*Kutipan*
+===+

PERAN PEREMPUAN DALAM RANAH PUBLIK

Di Indonesia sendiri, hak perempuan untuk mendapatkan pendidikan dan bekerja di ranah publik menjadi salah satu tolok ukur dari penerapan akan kesetaraan gender. Namun hal ini masih menghadapi rintangan yakni masih mengakar kuatnya pemikiran patriarki di masyarakat Indonesia.
Dalam artikel yang pernah saya baca (https://www.kompas.id/baca/utama/2019/12/27/tantangan-mewujudkan-kesetaraan-jender-semakin-berat/) diejawantahkan belum maksimalnya peran perempuan dalam sektor publik karena stigma di kalangan masyarakat masih menganggap bahwa urusan domestik adalah urusan perempuan karena itu adalah kodrat perempuan. (menurut pemahaman masyarakat bahwa kodrat perempuan adalah mengurus segala urusan domestik).
Masyarakat Indonesia terutama awam belum memahami perbedaan antara dimensi gender dan kodrat. Konsepsi laki-laki dan perempuan berdasarkan konstruksi masyarakat berdasarkan "peran" laki-laki dan perempuan dalam masyarakat. Dimana praktik yang kita jumpai peran perempuan kebanyakan pada urusan domestik sedangkan laki-laki pada urusan publik. Perempuan mengurus rumah, merawat anak, mengurus keperluan dan melayani suami. Sedangkan laki-laki perannya adalah bekerja di luar rumah dan terlibat dalam peran kemasyarakatan.

+===+

*Latihan 1*
Berdasarkan kutipan tentang peran perempuan di ranah publik, mengapa peran perempuan di sektor publik belum maksimal? Jawab dalam satu sampai tiga kalimat.
*Latihan 2*
Silakan lanjutkan kutipan tentang peran perempuan di ranah publik setelah kalimat terakhirnya.

*Informasi Tercatat*
+===+

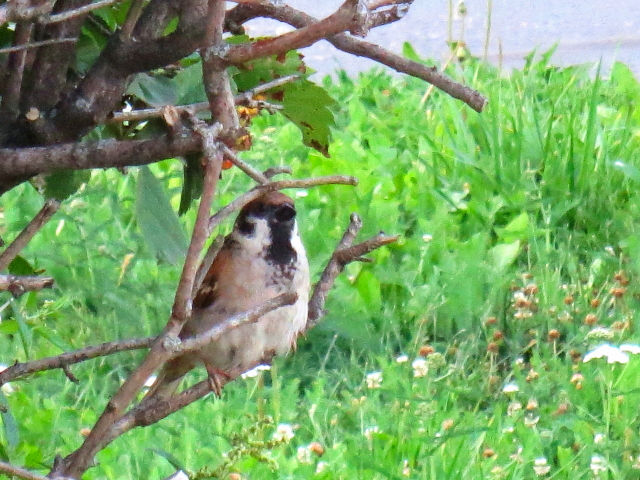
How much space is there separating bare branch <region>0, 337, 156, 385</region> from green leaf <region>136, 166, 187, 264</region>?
12cm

+===+

*Jawaban Akhir 1*
Peran perempuan di sektor publik belum maksimal karena di masyarakat masih ada stigma bahwa urusan domestik adalah urusan perempuan. Masyarakat menganggap hal itu sebagai kodrat perempuan, yakni mengurus segala urusan domestik.

*Jawaban Akhir 2*
Terkadang masih sering terjadi kesalah pahaman jika tuntutan para feminis akan kesetaraan dipahami sebagai persamaan, padahal kesetaraan berbeda dengan persamaan. Kesetaraan yang dimaksud adalah diberikannya akses yang sama bagi perempuan untuk dapat mengaktualisasikan dirinya dalam berbagai bidang dimana perempuan memiliki kapasitas dan kapabilitas yang sama atau bahkan lebih dari laki-laki. Ini yang perlu menjadi perhatian masyarakat dalam hal kesetaraan gender. Memang topik gender ini masih asing bagi masyarakat awam, tetapi praktik bias gender begitu erat dengan kehidupan keseharian masyarakat dimana perempuan masih diperlakukan sebagai warga kelas 2, urusannya hanya domestik (rumah, kasur dan dapur) tanpa memandang jika perempuan juga memiliki potensi. Meskipun perempuan mendapatkan akses pendidikan tetapi peran perempuan terkadang masih dibatasi oleh stigma tersebut. Praktik bias gender tersebut membatasi ruang gerak perempuan sehingga adanya ketimpangan dimensi gender di ranah publik.

"ini pekerjaan laki-laki dan ini pekerjaan perempuan". begitulah kira-kira, sayangnya di Indonesia khususnya kaum pedesaan masih banyak orang mengatakan, "untuk apa perempuan sekolah tinggi-tinggi toh nanti dia ngurus rumah tangga"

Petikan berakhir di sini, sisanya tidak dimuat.